Kamil Amirul

Personal information
- Full name: Kamil Jaser Rendon Amirul
- Date of birth: February 6, 2004 (age 22)
- Place of birth: Davao City, Philippines
- Height: 1.78 m (5 ft 10 in)
- Positions: Defensive midfielder; defender;

Team information
- Current team: Penang
- Number: 4

Youth career
- Altitude Rush Soccer

Senior career*
- Years: Team / Apps / (Gls)
- 2022–2023: Azkals Development Club / 12 / (0)
- 2024–2025: Dynamic Herb Cebu / 4 / (0)
- 2026–: Penang / 6 / (0)

International career^{‡}
- 2019: Philippines U16 / 3 / (0)
- 2022: Philippines U19 / 3 / (2)
- 2023–2026: Philippines U23 / 10 / (0)

= Kamil Amirul =

Filipino footballer (born 2004)

Kamil Jaser Rendon Amirul (born 6 February 2004) is a professional footballer who plays as a defender for Malaysia Super League club Penang and the Philippines under-23 national team.

==Club career==
===Azkals Development Club===
In March 2022, Amirul signed for the Azkals Development Club in preparation for the 2022 Copa Paulino Alcantara.

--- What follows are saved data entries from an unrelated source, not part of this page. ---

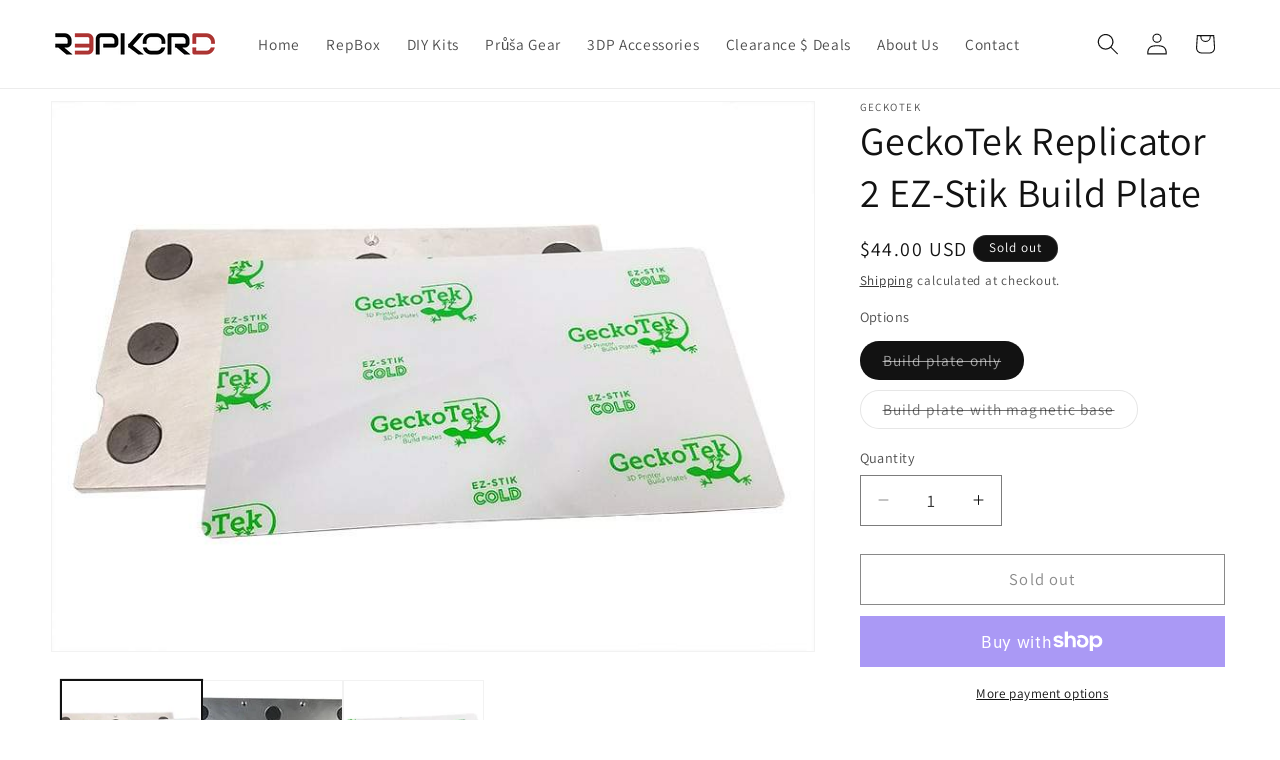

--- FILE ---
content_type: application/x-javascript; charset=utf-8
request_url: https://bundler.nice-team.net/app/shop/status/repkord-com.myshopify.com.js?1769300901
body_size: -362
content:
var bundler_settings_updated='1660333790';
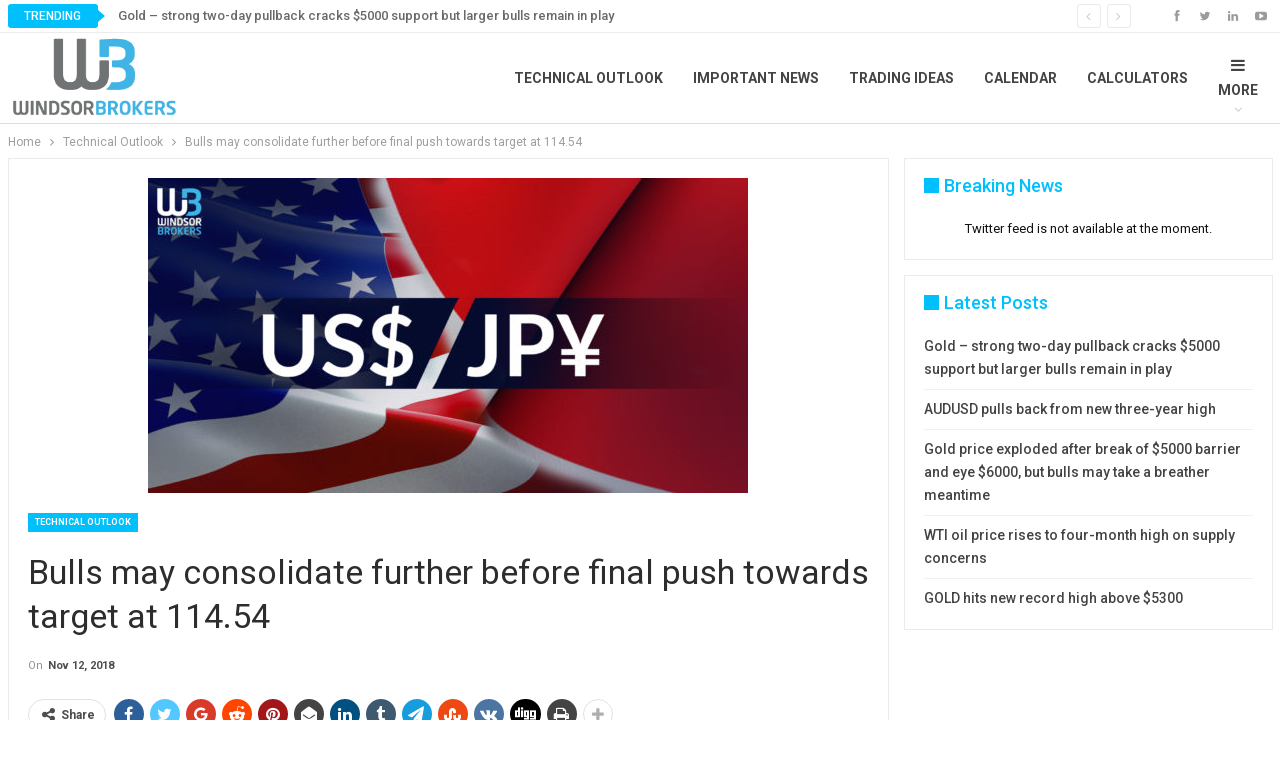

--- FILE ---
content_type: text/html; charset=UTF-8
request_url: https://blog.windsorbrokers.com/wp-admin/admin-ajax.php
body_size: -443
content:
{"status":"succeed","html":"<i class=\"bf-icon  fa fa-eye\"><\/i> <b class=\"number\">402<\/b>"}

He stayed with the club for the 2022–23 Philippines Football League, though in March 2023 the club suddenly withdrew from the PFL, leaving him clubless.

===Dynamic Herb Cebu===
PFL giants Dynamic Herb Cebu signed Amirul for the 2024 Philippines Football League season, with Amirul having previously been playing for their U19 team.

===Penang===
On 9 January 2026, Amirul signed for Malaysia Super League club Penang for the 2025–26 Malaysia Super League season on a free transfer from Dynamic Herb Cebu.

==International career==
===Philippines U16===
In July 2019, Amirul received his first call up to the Philippine U16 team for the 2019 AFF U15 Championship.

===Philippines U19===
Amirul was called up again to the Philippine U19 National Team for the 2022 AFF U19 Championship. He would represent the team again in the AFC U20 Asian Cup qualifiers, where he would score his first two international goals, the first in a narrow 2–3 loss to Thailand, with his second giving the team a 1–0 over Afghanistan.

===Philippines U23===
For the 2023 SEA Games, Amirul received his first call-up to the Philippines national under-23 football team.

===Philippines===
In December 2022, Amirul was called up to the Philippines senior team for the first time for the 2022 AFF Championship, though he was not capped.